Source extract.
• • •

By Robin Hartman
In early February, after heavy rains triggered a mudslide in Pike County that derailed a CSX train, partially plunging it into the Big Sandy River, the Kentucky Energy and Environment Cabinet’s Emergency Response Team (ERT) was dispatched to the scene.
The river was flowing so fast that monitoring conditions by boat would have potentially endangered ERT members, said Belle Thomas, an environmental scientist with the Division of Waste Management.
“But the drone could be used to get a good view of things and provide the video feed to decision-makers,” Thomas, a drone pilot, said. “…Using a drone, we’re able to get a much better assessment of situations from the air, in a fraction of the time and keep our employees out of harm’s way.”
Once seen by the public as a nuisance or a hobbyist obsession, drones have become an essential work tool within the Energy and Environment Cabinet (EEC).
“Drones aren’t seen as the evil spy tool they used to be,” said Glen Anderson, transportation engineer specialist with the Kentucky Department of Aviation, who was among the first to use drones in state government in 2015.
In just a few years, EEC’s drone team has grown to 15 certified pilots who maintain an equal number of drones with differing capabilities. One high-altitude performance drone, built in-house, is equipped with air-monitoring equipment. EEC also hosts a multi-agency UAV users group, which comes together monthly to share lessons and support each other, and hosts a national drone conference that has been so popular it’s become a twice-a-year event.
“Today, EEC is held up as the poster child for using drones effectively,” Anderson said. “They’re really leading the state by using drones in their everyday work.”
Prioritizing Worker Safety
Safe access can be a challenge for the Division of Abandoned Mine Lands (AML) when it assesses an abandoned mine in the mountains of eastern Kentucky, evaluates the condition of water left in a mine pit, or tracks the extent of a mud slide. For AML employees, drones have become a reliable and essential tool.
“We’ve been able to fly over and get vertical shots of a mine, create 3-D maps and from that, develop a comprehensive design plan for stabilization or restoration,” said AML environmental scientist Ben Enzweiler.
The division has tracked the progress of black water along embankments and into area waterways, the result of a breach of a coal processing plant’s refuse impoundment. Regular monitoring and inspection of those ponds, sometimes acres in size, can be a challenge and a health concern when content is unknown. But creative thinking and ingenious rigging of the drones have allowed water sampling and depth analysis to take place with little or no human contact with the water.

• • •

Given entries.
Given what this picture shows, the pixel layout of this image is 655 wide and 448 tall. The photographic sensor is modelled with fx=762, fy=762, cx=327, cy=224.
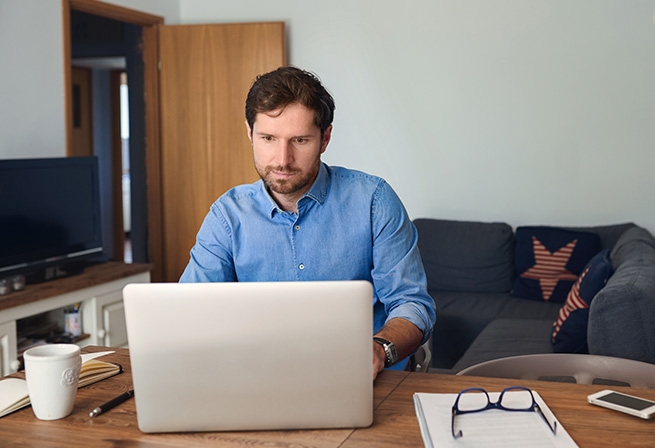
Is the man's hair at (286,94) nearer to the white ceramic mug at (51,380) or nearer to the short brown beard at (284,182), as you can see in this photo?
the short brown beard at (284,182)

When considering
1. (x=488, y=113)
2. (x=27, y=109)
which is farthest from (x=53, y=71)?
(x=488, y=113)

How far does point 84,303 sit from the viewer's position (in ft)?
12.3

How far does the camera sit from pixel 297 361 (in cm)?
123

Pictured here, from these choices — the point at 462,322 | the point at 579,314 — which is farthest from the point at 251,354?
the point at 462,322

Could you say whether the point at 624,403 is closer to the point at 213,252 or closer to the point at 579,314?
the point at 213,252

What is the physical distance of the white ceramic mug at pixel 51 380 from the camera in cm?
135

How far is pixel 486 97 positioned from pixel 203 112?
1844mm

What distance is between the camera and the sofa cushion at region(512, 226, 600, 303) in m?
4.23

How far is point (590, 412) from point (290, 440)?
1.78 feet

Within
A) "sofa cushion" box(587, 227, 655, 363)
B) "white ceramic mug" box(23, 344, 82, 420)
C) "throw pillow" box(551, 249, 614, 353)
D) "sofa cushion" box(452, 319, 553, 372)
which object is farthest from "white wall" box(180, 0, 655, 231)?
"white ceramic mug" box(23, 344, 82, 420)

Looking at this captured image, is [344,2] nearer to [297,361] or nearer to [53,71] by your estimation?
[53,71]

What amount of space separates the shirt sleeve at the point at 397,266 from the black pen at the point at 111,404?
0.62m

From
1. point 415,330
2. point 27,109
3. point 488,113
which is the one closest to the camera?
point 415,330

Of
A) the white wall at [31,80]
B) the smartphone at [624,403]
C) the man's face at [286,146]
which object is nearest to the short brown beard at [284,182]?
the man's face at [286,146]
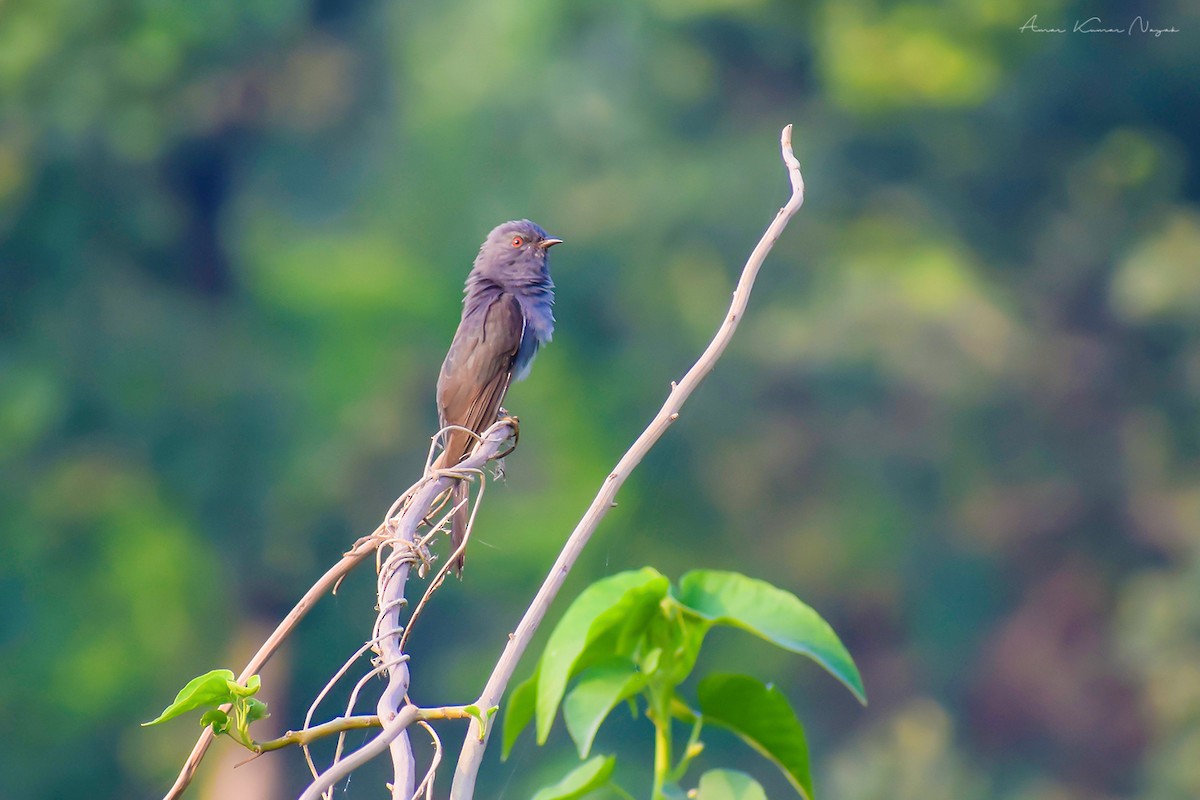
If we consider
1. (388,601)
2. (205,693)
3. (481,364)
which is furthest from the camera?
(481,364)

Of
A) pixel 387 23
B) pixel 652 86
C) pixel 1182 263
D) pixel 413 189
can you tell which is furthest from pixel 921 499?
pixel 387 23

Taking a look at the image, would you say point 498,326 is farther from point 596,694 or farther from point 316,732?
point 596,694

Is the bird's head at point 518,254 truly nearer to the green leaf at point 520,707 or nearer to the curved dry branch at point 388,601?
the curved dry branch at point 388,601

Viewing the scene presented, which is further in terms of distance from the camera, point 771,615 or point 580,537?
point 580,537

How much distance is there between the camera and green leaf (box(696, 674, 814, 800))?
2.08ft

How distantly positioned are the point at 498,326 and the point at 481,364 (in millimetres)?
131

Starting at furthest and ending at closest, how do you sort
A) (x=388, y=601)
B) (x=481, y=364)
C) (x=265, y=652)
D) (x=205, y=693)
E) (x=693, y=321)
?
(x=693, y=321) < (x=481, y=364) < (x=388, y=601) < (x=265, y=652) < (x=205, y=693)

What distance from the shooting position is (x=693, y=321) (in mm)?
11555

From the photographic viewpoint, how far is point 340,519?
10820 mm

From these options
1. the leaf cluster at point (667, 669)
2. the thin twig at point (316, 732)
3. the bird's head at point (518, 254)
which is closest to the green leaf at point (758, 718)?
the leaf cluster at point (667, 669)

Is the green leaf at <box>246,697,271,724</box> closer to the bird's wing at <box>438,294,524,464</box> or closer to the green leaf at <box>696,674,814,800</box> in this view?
the green leaf at <box>696,674,814,800</box>

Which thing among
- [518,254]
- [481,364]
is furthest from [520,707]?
[518,254]

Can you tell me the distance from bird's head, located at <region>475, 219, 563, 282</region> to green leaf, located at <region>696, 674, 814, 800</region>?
3.10 m

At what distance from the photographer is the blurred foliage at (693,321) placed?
11.0 meters
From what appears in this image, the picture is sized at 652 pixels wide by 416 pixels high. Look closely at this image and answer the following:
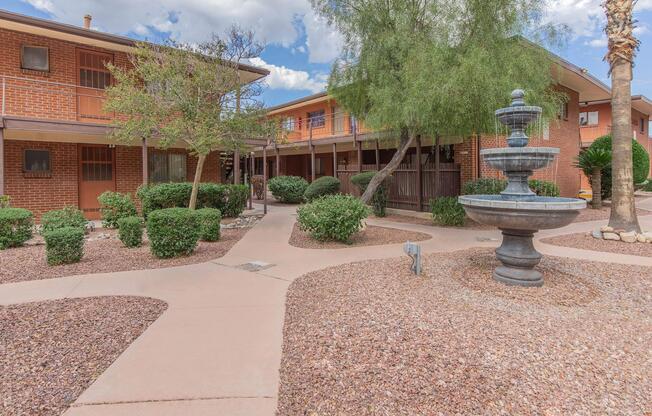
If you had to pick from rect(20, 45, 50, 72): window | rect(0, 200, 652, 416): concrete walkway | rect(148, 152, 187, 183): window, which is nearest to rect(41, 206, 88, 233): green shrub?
rect(0, 200, 652, 416): concrete walkway

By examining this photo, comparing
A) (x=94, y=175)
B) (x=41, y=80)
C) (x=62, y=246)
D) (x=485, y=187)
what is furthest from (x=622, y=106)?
(x=41, y=80)

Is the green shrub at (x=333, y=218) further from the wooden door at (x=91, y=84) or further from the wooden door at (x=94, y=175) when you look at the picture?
the wooden door at (x=94, y=175)

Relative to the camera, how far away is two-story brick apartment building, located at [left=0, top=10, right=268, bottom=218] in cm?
1123

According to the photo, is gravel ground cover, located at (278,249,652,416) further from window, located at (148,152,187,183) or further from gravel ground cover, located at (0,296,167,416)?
window, located at (148,152,187,183)

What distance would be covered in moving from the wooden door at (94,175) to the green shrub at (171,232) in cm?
771

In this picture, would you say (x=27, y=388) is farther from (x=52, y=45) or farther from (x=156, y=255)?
(x=52, y=45)

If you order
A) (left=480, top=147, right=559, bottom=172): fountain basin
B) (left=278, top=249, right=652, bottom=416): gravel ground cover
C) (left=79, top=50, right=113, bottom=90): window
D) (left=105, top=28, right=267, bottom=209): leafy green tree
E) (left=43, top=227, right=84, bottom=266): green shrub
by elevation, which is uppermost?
(left=79, top=50, right=113, bottom=90): window

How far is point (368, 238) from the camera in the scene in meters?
9.57

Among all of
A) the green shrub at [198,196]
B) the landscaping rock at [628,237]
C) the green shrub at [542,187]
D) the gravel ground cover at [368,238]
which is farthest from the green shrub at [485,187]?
the green shrub at [198,196]

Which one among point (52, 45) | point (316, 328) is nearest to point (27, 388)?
point (316, 328)

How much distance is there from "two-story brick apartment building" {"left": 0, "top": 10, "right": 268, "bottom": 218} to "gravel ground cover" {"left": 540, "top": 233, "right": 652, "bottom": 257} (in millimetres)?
11381

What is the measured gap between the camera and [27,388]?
2.95m

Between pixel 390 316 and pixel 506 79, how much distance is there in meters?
6.66

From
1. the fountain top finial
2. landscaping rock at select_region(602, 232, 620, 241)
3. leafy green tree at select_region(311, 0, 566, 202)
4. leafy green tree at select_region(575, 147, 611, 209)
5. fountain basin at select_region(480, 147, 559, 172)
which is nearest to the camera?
fountain basin at select_region(480, 147, 559, 172)
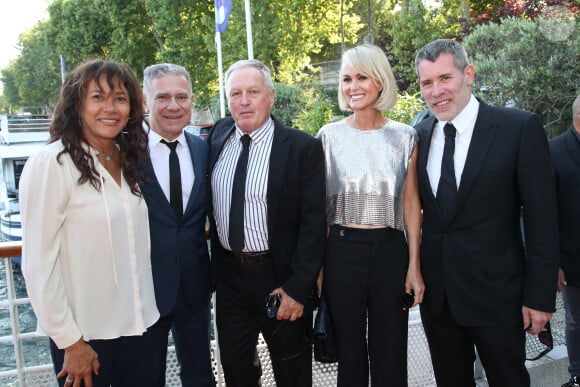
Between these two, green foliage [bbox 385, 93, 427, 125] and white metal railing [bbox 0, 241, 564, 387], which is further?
green foliage [bbox 385, 93, 427, 125]

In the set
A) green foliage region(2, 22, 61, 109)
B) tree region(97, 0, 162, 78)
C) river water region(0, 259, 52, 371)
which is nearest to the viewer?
river water region(0, 259, 52, 371)

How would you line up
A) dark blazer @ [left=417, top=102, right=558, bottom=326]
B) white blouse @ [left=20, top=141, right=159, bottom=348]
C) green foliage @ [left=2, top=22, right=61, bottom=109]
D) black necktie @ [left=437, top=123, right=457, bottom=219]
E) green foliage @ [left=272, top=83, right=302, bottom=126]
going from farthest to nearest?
green foliage @ [left=2, top=22, right=61, bottom=109] → green foliage @ [left=272, top=83, right=302, bottom=126] → black necktie @ [left=437, top=123, right=457, bottom=219] → dark blazer @ [left=417, top=102, right=558, bottom=326] → white blouse @ [left=20, top=141, right=159, bottom=348]

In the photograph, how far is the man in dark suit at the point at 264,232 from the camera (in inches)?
92.9

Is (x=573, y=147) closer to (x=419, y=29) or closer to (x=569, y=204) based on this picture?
(x=569, y=204)

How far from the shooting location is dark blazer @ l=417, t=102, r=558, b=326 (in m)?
2.13

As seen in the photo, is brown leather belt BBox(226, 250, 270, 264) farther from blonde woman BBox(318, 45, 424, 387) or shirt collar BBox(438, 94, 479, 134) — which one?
shirt collar BBox(438, 94, 479, 134)

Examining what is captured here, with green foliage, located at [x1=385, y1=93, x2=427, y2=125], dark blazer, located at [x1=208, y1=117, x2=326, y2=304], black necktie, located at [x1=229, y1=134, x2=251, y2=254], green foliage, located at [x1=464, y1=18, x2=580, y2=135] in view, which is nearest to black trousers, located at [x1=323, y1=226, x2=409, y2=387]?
dark blazer, located at [x1=208, y1=117, x2=326, y2=304]

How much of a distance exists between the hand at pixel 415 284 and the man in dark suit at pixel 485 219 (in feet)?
0.12

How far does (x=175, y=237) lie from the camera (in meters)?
2.34

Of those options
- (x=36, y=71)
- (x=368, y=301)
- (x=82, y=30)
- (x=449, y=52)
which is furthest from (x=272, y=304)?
(x=36, y=71)

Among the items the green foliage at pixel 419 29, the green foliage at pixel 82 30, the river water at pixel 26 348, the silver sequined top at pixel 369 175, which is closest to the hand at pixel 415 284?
the silver sequined top at pixel 369 175

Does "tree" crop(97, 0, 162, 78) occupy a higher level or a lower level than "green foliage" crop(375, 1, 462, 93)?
higher

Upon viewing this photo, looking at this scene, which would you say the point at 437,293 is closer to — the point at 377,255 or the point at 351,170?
the point at 377,255

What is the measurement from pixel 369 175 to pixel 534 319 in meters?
1.03
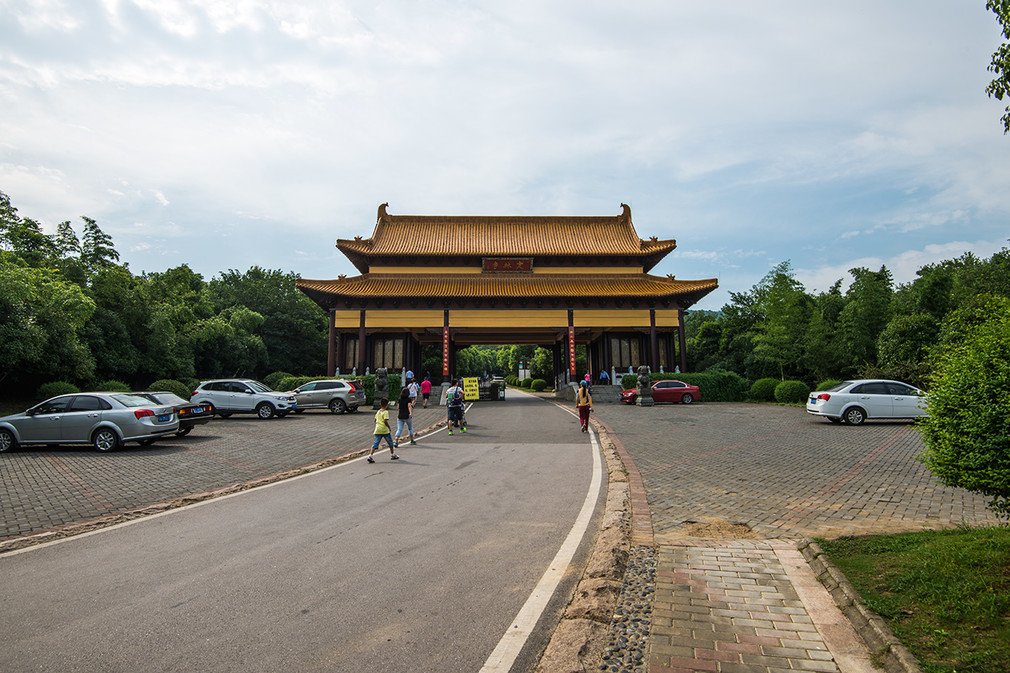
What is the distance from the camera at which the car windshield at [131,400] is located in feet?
40.6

• • •

Work to do.
1. According to the drone article, how many certified pilots are on the Energy and Environment Cabinet's drone team?
2. Carry on writing the drone article from its last sentence.
The records come from a separate source.

Responses.
1. 15 certified pilots.

2.
With the advancements in drone technology, it was also just a matter of time before they became integrated into the Division of Forestry’s wildland fire suppression activities, said Assistant Fire Management Chief Michael Froelich.
A drone recently was used to monitor the perimeter of a large fire in Perry County. At one point, a column of smoke appeared to be outside of an area where crews had contained the fire earlier the day. The drone was quickly deployed and it was determined that the fire was in fact burning inside of the containment lines.
“Without the drone, a firefighter would have had to hike out to the area, walk the fire line, and then report back,” Froelich said. “Instead, it took less than five minutes,” Froelich said.
Drones, coupled with software like DroneDeploy or Pix4D, and mapping tools like Google, have allowed the Cabinet to improve the quality of data gathered, which has translated into more informed decision-making.
“Today’s drone technology allows us to obtain a wealth of data previously unavailable, and allows us to obtain that data in short order,” said Wesley Turner, geoprocessing specialist with the Division of Water.
In March, Turner’s team conducted the cabinet’s first bathymetric pilot project at Curtis Crum Reservoir in Martin County. The reservoir, built in 1969, is a primary source of water for area residents, but exact capacity has been hard to determine. Using an aerial drone, along with GIS software, the team mapped the ridgeline of the reservoir and the elevation of the water surface. An unmanned surface catamaran, or “drone boat” equipped with an echo sounder, then measured the depth of the reservoir and mapped its underwater features.
The bathymetric analysis has provided a much more accurate picture of the available water supply in Curtis Crum Reservoir, which can help officials provide reliable water service to local homes and businesses.
Drone-facilitated aerial photography and the data that can be extracted from the images have also been important in assessing sites and monitoring the progress of ongoing projects.
The Division of Waste Management is in the process of having drones document every landfill in the state. Use of the drones can provide a more informed view of an open dump or landfill, as opposed to what can be seen on foot.
“It’s a lot easier to see leachate or other issues from the air,” Thomas said.
Area, volume and distance can all be measured from the sky to determine the size of a dump, or even estimate the number of tires in a waste pile, Thomas said.
Exploring Future Uses
The Cabinet continues to explore new applications for drone functionality.
Plans include investing in a drone equipped with infrared sensors or thermal cameras. Such technology could be used for detecting harmful algal blooms, identifying leachate outbreaks at landfills, delineating wetlands, monitoring vegetative health and identifying plants that may be stressed from drought or other factors.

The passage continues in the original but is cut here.